Language Classification

Zuva helps you classify your documents based on their primary language. Currently, Zuva can identify 40 different languages.

In the case where a document has multiple languages, Zuva will identify a single language, typically the predominant language in the document.

When Zuva classifies languages, detection relies in part on the OCR quality of the file, where lower quality ratings of the OCR may cause incorrect language classification. In some cases, you may be able to improve your language classifcation results by improving the quality of your documents and re-uploading them.

We have seen Zuva encounter errors with files of non-Latin script languages, where the OCR had trouble extracting the non-Latin, specifically Asian-language, characters. Even though you may see some documents in these scripts languages appear properly in Zuva, they are not officially supported.

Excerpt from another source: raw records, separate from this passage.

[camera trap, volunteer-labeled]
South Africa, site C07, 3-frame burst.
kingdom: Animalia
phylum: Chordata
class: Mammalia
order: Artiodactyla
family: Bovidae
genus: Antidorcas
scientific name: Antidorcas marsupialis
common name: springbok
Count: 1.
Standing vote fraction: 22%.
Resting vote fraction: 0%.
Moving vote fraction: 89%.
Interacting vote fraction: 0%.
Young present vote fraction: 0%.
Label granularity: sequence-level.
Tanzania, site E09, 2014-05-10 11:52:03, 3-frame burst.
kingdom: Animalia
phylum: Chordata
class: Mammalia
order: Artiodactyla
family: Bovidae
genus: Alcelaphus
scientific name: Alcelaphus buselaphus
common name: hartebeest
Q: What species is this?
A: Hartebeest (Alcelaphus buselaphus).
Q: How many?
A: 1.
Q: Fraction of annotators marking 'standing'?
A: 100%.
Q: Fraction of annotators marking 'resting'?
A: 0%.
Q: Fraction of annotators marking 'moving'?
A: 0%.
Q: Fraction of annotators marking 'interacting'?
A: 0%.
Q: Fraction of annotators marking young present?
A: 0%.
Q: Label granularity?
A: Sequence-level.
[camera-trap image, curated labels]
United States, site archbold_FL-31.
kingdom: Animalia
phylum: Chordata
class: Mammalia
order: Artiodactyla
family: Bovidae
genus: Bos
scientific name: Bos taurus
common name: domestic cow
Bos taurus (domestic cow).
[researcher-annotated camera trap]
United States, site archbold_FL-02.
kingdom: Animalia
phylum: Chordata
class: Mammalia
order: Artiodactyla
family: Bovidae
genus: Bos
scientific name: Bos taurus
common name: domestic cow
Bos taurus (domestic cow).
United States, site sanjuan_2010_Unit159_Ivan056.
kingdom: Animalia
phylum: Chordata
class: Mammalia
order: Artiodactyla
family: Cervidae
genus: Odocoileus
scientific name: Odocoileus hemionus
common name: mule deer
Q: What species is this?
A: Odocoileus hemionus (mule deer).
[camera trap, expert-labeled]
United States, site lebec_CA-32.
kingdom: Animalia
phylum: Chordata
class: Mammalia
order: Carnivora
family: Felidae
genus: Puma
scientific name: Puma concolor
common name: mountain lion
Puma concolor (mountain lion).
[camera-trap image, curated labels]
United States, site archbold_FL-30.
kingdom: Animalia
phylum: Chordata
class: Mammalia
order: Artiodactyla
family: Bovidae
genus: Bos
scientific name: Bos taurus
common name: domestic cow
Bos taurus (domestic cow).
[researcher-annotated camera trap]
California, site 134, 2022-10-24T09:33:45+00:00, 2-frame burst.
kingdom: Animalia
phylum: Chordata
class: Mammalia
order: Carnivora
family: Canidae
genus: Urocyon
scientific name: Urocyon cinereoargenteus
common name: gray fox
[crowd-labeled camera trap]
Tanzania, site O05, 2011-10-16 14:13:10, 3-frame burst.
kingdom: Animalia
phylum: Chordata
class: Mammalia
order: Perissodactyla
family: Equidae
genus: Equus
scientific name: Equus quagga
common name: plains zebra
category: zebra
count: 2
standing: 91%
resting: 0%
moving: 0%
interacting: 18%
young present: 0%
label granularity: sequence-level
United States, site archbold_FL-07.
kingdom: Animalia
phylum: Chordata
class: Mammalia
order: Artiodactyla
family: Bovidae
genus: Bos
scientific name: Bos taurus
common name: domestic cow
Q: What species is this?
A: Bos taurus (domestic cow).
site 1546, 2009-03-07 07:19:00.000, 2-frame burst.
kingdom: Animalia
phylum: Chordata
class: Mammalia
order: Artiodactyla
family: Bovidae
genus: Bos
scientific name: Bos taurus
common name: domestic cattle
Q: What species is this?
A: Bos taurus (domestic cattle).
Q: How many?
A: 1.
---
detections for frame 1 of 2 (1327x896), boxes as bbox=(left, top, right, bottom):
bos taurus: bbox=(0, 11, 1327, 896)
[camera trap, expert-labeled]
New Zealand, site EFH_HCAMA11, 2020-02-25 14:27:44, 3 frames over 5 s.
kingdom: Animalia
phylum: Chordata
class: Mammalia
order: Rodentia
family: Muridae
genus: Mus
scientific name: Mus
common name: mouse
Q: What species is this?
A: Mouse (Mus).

For example usage of the language service, check out the language workflow page.

Languages

The following languages are the possible results of the language classification service.


Arabic	Greek	Malay
Bulgarian	Hebrew	Norwegian
Cantonese	Hindi	Polish
Catalan	Hungarian	Portugese
Chinese	Icelandic	Russian
Croatian	Indonesian	Slovak
Czech	Italian	Slovenian
Danish	Icelandic	Spanish
Dutch	Indonesian	Swedish
English	Japanese	Tagalog
Estonian	Korean	Ukrainian
Finnish	Lithuanian	Vietnamese
French	Luxembourgian	Welsh
German

* Note: this list of languages applies only to the Language Classification service. Zuva’s other services vary in their support for non-English languages and non-Latin script.